> **WORK TO COMPLETE**
Convert the material from the line containing "How far away from the viewer is [707,386]?" through the line containing "Answer: point 1096,261" into a numbered list, leaving out blank lines.

> **DATA TO USE**
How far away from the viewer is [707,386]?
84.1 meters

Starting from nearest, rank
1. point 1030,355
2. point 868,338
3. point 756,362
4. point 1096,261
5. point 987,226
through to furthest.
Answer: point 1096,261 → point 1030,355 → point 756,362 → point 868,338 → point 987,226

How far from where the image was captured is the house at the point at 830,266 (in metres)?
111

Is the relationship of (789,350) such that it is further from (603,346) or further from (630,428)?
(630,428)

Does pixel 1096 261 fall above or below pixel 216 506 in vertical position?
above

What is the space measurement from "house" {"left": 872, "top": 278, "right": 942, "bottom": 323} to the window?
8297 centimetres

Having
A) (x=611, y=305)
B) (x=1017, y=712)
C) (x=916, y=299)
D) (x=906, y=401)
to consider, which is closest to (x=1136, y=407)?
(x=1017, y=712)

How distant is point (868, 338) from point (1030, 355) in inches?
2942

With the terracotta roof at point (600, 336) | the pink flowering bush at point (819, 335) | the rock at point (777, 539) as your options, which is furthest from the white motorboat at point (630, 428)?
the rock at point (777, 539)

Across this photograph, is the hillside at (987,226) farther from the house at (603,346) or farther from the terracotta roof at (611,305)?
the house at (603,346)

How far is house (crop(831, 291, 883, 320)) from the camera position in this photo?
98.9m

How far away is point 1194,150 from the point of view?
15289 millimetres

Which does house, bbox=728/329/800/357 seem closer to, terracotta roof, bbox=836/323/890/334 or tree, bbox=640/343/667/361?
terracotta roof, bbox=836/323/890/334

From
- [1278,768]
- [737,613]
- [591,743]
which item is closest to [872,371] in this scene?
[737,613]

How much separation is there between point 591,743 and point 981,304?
* * *
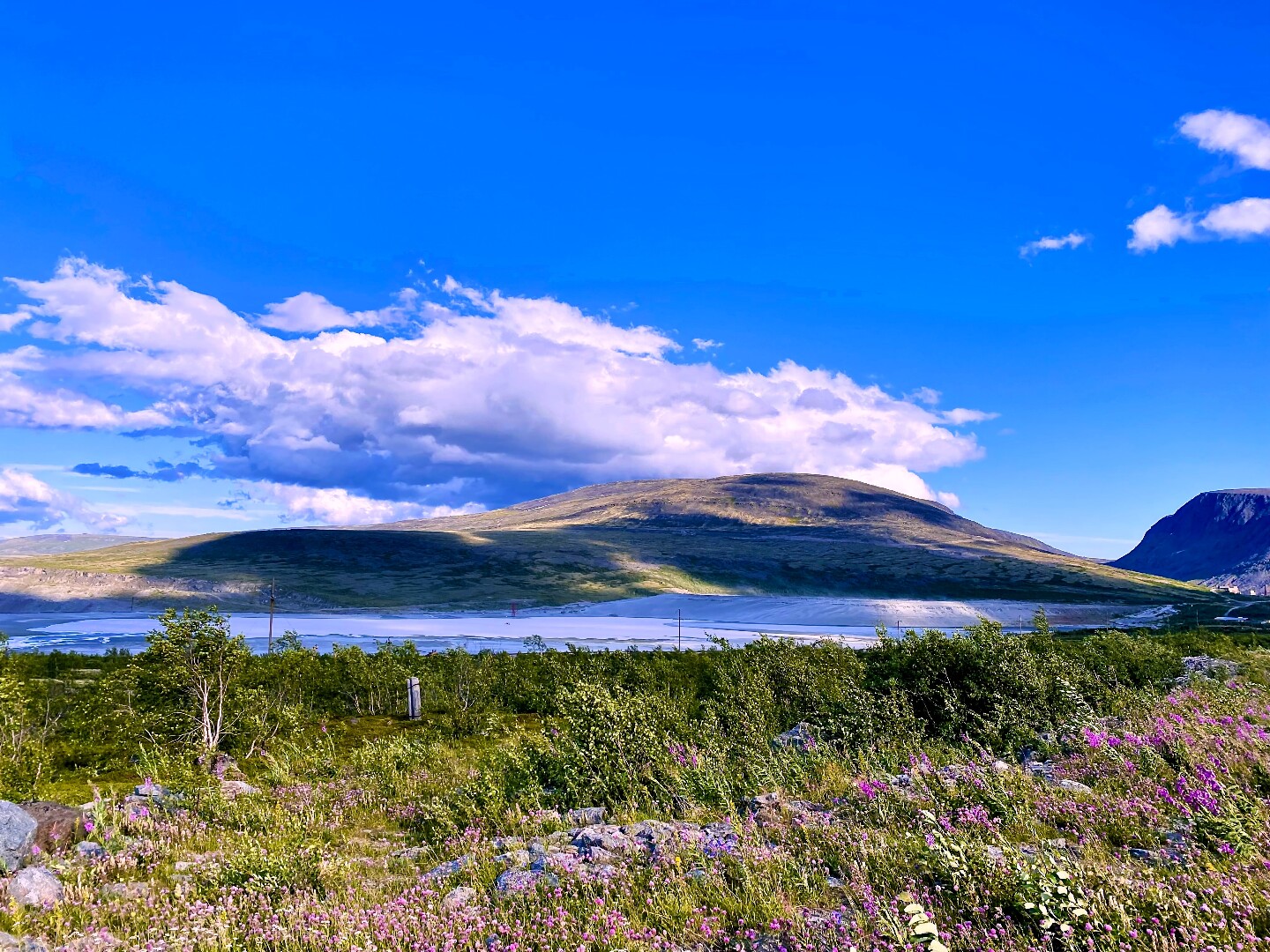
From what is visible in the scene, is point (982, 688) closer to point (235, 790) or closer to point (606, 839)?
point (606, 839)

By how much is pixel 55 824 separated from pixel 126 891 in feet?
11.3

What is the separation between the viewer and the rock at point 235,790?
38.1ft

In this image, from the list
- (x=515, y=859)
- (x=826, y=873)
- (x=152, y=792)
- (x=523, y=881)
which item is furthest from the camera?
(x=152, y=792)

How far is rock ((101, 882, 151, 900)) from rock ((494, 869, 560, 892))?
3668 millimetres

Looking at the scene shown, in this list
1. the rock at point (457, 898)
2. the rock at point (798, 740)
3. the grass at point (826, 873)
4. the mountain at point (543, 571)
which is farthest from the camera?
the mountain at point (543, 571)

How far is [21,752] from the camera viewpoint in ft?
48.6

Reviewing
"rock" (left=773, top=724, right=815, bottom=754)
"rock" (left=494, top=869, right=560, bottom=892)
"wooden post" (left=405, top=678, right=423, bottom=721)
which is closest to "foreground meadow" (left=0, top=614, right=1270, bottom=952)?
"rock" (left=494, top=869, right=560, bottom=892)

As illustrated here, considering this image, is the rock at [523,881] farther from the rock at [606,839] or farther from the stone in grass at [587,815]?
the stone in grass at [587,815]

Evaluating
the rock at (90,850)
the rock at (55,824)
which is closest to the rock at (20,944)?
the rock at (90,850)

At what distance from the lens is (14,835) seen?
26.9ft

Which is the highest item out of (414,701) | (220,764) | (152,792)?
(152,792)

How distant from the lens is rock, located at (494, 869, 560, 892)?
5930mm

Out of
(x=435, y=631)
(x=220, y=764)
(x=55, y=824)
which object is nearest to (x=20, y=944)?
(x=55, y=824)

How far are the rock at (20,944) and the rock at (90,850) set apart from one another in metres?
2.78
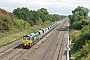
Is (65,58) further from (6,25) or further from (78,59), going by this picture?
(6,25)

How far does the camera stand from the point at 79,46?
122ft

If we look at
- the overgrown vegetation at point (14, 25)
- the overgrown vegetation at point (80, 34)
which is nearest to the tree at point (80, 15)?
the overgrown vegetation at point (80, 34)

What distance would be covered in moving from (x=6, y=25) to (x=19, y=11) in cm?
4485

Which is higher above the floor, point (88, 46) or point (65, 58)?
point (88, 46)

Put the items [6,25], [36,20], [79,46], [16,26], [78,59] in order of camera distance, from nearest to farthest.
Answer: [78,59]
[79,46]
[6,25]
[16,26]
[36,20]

> **COMPLETE ANSWER**
1. How far away from the viewer is [707,386]?
2. 84.1 meters
3. Starting from nearest, rank
4. 1. point 1030,355
5. 2. point 868,338
6. 3. point 756,362
7. 4. point 1096,261
8. 5. point 987,226
9. through to furthest.
10. Answer: point 1096,261 → point 1030,355 → point 756,362 → point 868,338 → point 987,226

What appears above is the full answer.